▶ _TASK GOAL_
Copy out the lines from the one containing "If you look at" through the one containing "1.02 meters", swapping "distance" for "gap" and changing nothing else. Give only those lines.
════════════════════
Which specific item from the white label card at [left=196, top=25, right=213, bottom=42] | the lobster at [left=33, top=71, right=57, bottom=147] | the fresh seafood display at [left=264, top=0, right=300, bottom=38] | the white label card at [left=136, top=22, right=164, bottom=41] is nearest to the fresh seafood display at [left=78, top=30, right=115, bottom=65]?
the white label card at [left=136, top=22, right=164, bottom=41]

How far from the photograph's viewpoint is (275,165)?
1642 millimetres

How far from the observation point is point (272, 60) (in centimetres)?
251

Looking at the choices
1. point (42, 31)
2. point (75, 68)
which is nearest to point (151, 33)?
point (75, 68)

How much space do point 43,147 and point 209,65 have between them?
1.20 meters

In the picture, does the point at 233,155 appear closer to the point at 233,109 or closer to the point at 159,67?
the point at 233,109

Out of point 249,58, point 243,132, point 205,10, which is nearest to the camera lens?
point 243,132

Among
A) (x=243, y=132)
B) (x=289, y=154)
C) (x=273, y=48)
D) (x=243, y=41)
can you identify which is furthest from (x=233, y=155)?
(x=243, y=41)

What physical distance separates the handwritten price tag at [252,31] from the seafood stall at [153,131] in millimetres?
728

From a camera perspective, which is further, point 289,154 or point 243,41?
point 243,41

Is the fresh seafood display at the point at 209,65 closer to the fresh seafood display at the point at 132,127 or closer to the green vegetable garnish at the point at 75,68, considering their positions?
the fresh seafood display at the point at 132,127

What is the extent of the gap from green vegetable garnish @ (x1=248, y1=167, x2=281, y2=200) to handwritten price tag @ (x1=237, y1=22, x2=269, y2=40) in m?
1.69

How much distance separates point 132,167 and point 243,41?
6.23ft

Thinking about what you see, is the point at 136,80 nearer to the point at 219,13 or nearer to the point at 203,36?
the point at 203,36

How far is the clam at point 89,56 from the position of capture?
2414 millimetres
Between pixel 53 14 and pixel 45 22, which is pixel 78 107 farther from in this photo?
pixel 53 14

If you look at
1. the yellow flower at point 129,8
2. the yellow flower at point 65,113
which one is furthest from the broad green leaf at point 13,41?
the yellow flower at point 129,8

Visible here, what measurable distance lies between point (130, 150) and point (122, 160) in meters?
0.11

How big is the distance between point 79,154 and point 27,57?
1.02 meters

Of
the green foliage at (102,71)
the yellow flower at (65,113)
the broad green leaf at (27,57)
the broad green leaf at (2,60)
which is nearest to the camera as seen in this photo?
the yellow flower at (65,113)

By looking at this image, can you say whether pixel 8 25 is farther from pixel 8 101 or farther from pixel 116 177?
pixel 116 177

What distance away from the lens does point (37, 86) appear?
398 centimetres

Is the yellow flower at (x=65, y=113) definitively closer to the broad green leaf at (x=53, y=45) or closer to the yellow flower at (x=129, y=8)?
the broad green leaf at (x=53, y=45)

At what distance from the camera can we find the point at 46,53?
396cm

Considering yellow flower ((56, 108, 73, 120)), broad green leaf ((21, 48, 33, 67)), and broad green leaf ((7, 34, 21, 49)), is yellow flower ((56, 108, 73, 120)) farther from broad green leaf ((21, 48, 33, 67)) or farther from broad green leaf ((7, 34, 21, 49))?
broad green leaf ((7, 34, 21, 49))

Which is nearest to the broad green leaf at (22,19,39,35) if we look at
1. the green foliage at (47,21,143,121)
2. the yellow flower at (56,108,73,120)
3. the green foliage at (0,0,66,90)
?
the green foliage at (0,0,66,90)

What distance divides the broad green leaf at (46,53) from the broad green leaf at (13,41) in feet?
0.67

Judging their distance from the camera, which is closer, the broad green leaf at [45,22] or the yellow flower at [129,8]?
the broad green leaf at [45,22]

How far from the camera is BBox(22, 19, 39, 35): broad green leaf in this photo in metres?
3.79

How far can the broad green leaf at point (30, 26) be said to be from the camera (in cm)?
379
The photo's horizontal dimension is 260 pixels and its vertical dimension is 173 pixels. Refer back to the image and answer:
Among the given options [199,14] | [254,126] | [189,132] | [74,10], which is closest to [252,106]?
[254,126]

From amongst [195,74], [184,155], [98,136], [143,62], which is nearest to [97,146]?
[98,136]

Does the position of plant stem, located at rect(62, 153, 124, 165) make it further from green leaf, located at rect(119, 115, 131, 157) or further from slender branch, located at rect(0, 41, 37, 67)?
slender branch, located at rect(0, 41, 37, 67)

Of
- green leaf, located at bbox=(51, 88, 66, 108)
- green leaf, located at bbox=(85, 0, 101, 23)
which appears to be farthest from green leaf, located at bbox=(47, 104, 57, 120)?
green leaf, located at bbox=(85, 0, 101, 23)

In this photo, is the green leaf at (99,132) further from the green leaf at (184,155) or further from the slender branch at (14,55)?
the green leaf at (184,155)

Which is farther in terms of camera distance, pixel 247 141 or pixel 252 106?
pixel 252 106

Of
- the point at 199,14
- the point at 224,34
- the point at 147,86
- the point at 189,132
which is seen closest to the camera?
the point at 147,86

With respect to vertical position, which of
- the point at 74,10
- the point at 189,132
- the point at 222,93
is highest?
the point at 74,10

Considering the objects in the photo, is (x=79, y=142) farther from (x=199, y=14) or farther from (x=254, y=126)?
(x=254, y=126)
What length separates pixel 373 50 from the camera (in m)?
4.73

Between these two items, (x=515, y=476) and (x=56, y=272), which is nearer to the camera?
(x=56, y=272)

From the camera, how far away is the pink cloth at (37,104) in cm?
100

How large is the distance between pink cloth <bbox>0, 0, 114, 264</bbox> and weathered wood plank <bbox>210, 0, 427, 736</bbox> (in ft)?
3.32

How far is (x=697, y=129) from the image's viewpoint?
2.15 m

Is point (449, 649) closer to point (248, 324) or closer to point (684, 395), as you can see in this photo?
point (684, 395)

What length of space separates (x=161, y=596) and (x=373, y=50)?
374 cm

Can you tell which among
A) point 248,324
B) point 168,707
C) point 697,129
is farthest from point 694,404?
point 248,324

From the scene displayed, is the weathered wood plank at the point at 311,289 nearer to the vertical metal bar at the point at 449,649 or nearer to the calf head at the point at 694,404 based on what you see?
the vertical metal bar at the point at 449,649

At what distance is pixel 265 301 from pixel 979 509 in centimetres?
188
════════════════════
▶ _REPLY TO THE TASK_
If you look at
1. the yellow flower at point 129,8
2. the yellow flower at point 65,113
which one is furthest from the broad green leaf at point 13,41?
the yellow flower at point 129,8

Visible here, what measurable gap lies between point (130, 150) and point (122, 160) in meters?
0.11

How big is the gap between point 79,154 and point 27,57?
1.02 meters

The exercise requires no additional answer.